Uganda leads way in innovative HIV/AIDS treatment
Public health officials and doctors in sub-Saharan Africa say innovative approaches to treating AIDS in poor settings have so far been successful on a small scale. Can these efforts be expanded to provide antiretroviral therapy (ART) on a massive scale? Uganda is one of the sub-Saharan countries that has led the way in the treatment scale-up. But while the country is expected to reach the 50% treatment target, scaling up to provide ART treatment for every Ugandan who needs it will be a major challenge.
Building on years of AIDS awareness and prevention programmes, Uganda has almost completed training of health staff in all of its 56 districts to deliver a simplified version of chronic HIV/AIDS care — that includes ART — to people living with HIV/AIDS.
So far, just over one-third of patients in Uganda who need antiretroviral (ARV) drugs were receiving them at the end of December 2004 and the proportion is expected to reach 50% by July. This might appear low, but it is one of the highest proportions in Africa.

▸ Provided records:
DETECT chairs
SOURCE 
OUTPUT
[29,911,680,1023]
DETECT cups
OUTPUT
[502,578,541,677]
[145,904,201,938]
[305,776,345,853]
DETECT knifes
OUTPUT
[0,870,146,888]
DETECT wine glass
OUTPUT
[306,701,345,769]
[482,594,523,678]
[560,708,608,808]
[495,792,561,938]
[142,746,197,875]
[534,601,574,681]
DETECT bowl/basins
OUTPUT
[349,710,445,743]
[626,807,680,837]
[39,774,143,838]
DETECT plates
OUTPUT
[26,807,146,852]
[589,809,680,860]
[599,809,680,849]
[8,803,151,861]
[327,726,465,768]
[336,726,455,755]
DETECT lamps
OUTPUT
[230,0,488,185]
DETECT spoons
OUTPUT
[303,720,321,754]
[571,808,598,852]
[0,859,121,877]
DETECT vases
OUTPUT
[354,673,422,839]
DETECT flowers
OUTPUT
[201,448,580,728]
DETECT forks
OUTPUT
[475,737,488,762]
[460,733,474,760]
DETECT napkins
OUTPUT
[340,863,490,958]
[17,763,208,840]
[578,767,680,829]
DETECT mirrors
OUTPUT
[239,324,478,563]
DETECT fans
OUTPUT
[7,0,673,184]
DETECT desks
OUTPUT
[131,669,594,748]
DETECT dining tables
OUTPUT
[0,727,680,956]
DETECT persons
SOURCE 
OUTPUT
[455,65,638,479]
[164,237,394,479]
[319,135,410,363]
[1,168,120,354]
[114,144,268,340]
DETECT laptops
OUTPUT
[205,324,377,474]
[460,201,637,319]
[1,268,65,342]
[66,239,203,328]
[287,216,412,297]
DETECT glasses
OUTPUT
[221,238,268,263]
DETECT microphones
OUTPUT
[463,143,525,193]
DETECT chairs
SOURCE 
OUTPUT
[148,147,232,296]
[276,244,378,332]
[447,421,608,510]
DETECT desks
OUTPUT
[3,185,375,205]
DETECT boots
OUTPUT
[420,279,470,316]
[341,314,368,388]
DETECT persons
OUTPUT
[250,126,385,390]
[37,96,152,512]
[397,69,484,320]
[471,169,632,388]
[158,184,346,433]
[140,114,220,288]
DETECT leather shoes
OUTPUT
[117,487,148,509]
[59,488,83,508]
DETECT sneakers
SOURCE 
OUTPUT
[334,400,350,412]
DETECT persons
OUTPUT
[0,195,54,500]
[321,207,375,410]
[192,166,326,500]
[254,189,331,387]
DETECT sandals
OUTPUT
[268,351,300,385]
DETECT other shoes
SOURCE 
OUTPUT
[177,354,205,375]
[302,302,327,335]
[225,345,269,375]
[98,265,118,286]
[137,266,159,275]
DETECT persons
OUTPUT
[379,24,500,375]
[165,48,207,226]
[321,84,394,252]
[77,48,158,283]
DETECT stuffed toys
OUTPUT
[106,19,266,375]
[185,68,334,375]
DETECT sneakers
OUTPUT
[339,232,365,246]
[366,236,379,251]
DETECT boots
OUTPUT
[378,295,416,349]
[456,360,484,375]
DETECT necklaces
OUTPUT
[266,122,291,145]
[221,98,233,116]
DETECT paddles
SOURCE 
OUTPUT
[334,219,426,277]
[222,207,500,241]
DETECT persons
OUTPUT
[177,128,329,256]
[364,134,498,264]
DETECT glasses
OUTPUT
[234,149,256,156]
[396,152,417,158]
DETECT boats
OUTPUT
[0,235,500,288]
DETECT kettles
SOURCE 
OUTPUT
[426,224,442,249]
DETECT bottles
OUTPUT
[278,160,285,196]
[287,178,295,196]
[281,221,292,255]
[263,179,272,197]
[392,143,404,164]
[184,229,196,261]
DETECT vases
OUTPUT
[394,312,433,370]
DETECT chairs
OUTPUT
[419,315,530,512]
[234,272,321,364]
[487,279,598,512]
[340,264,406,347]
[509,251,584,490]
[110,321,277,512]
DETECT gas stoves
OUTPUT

▸ Complete the following:
1 – Translate this sentence from the Uganda HIV/AIDS article into Spanish: "Uganda is one of the sub-Saharan countries that has led the way in the treatment scale-up."
2 – Reproduce the part of the Uganda HIV/AIDS article starting with "So far, just" and going on through "proportions in Africa.".
The records have nothing to do with the Uganda HIV/AIDS article.

▸ Outputs for the tasks:
1 – Uganda es uno de los países del África subsahariana que han abierto el camino en la ampliación del tratamiento.

2 –
So far, just over one-third of patients in Uganda who need antiretroviral (ARV) drugs were receiving them at the end of December 2004 and the proportion is expected to reach 50% by July. This might appear low, but it is one of the highest proportions in Africa.